Study text:
★ ★ ★
About this Research Topic
This Research Topic aims to collect contributions from all health professionals, particularly those in rehabilitative, diagnostic, and preventive fields, to continuously optimize and improve integrated clinical pathways as basis of public health. Today, ensuring public health is possible only by promoting integrated social and health services within personalized care pathways by multi-professional and multidisciplinary working groups. Innovation, research-intervention, and health management serve as "neutral" grounds to investigate the efficiency and effectiveness of the multi-professional and multidisciplinary approach in accompanying the assisted person through their clinical pathway. Moreover, task-shifting, as excellence element, is applied daily in these working. Also, this collection seeks to provide an additional avenue for European mapping and recognition of all health professionals acknowledged by each Member State. Mutual knowledge among countries regarding accepted health professionals, especially in the fields of rehabilitation, diagnostic, and prevention, can positively influence the broader dissemination of common public health policies, enhancing the achievement of positive results.
This Research Topic welcomes contributions from health professionals worldwide, particularly in the fields of rehabilitation, diagnostics, and prevention, on (but not limited to) the following topics:
- Equal access to personalized care pathways
- Respect for patients' self-determination
- Health literacy to improve users' navigation of health services
- Effective communication
- Integrated social and healthcare as an expression of mature task-shifting
- Multi-professional and multidisciplinary working groups in research-intervention
- Managerial innovation in the revision of organizational models
- Sustainability of health promotion in joint health management
In line with the scope of this collection, original research articles are preferred for submission.
★ ★ ★
Source records:
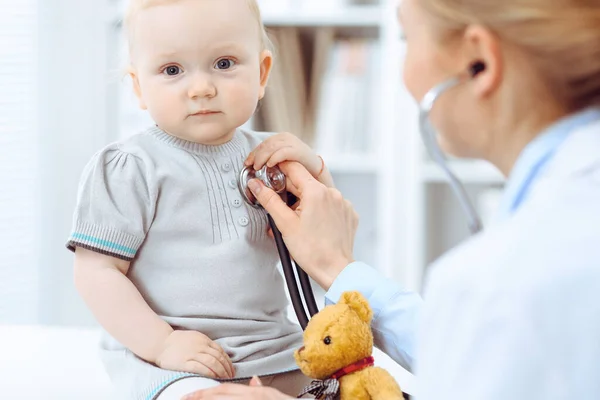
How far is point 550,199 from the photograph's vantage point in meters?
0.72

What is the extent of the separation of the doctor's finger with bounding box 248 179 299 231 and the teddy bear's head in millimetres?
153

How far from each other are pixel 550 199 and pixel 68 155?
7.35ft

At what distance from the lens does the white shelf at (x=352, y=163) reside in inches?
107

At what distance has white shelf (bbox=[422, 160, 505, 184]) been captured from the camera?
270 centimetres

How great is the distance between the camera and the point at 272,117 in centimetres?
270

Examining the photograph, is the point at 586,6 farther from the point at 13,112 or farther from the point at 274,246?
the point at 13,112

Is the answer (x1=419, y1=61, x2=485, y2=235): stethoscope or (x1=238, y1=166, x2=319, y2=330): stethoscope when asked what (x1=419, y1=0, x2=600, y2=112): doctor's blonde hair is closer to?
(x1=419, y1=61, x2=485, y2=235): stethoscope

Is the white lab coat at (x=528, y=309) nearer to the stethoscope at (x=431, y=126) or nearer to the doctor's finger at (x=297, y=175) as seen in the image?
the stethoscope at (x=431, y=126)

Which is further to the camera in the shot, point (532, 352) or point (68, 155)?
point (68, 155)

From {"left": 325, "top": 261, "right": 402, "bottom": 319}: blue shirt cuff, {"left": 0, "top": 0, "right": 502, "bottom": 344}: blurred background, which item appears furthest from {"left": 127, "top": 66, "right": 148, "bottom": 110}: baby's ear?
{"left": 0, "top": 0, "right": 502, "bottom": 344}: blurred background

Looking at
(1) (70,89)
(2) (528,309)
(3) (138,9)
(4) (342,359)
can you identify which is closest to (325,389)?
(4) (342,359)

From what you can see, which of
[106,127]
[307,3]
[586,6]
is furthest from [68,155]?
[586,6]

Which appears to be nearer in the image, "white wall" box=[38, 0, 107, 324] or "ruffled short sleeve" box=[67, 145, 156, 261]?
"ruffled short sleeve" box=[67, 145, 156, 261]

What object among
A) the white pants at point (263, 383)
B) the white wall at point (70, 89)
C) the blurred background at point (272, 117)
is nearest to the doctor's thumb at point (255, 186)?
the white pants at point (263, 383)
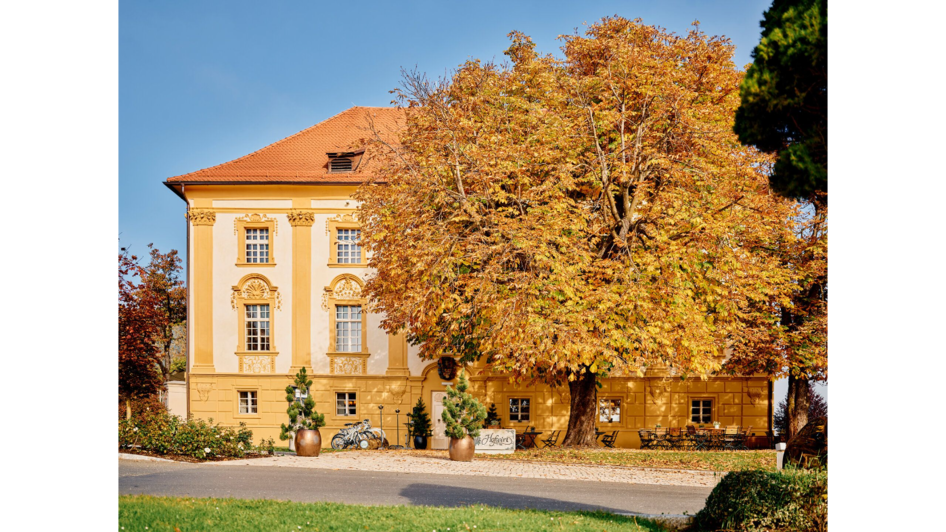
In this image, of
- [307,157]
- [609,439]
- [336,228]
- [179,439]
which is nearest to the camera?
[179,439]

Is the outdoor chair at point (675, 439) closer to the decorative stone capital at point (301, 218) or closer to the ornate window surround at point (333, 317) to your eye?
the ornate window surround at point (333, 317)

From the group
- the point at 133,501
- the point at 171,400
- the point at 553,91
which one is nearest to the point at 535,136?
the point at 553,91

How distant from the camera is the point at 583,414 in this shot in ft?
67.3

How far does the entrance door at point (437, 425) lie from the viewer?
★ ★ ★
Assigned task A:
Rewrite the research topic description starting at "This Research Topic welcomes" and ending at "preferred for submission.", swapping "Effective communication" for "Clear communication".
Assigned task B:
Which kind of submission does the research topic description say is preferred?

Reply A:
This Research Topic welcomes contributions from health professionals worldwide, particularly in the fields of rehabilitation, diagnostics, and prevention, on (but not limited to) the following topics:
- Equal access to personalized care pathways
- Respect for patients' self-determination
- Health literacy to improve users' navigation of health services
- Clear communication
- Integrated social and healthcare as an expression of mature task-shifting
- Multi-professional and multidisciplinary working groups in research-intervention
- Managerial innovation in the revision of organizational models
- Sustainability of health promotion in joint health management
In line with the scope of this collection, original research articles are preferred for submission.

Reply B:
Original research articles.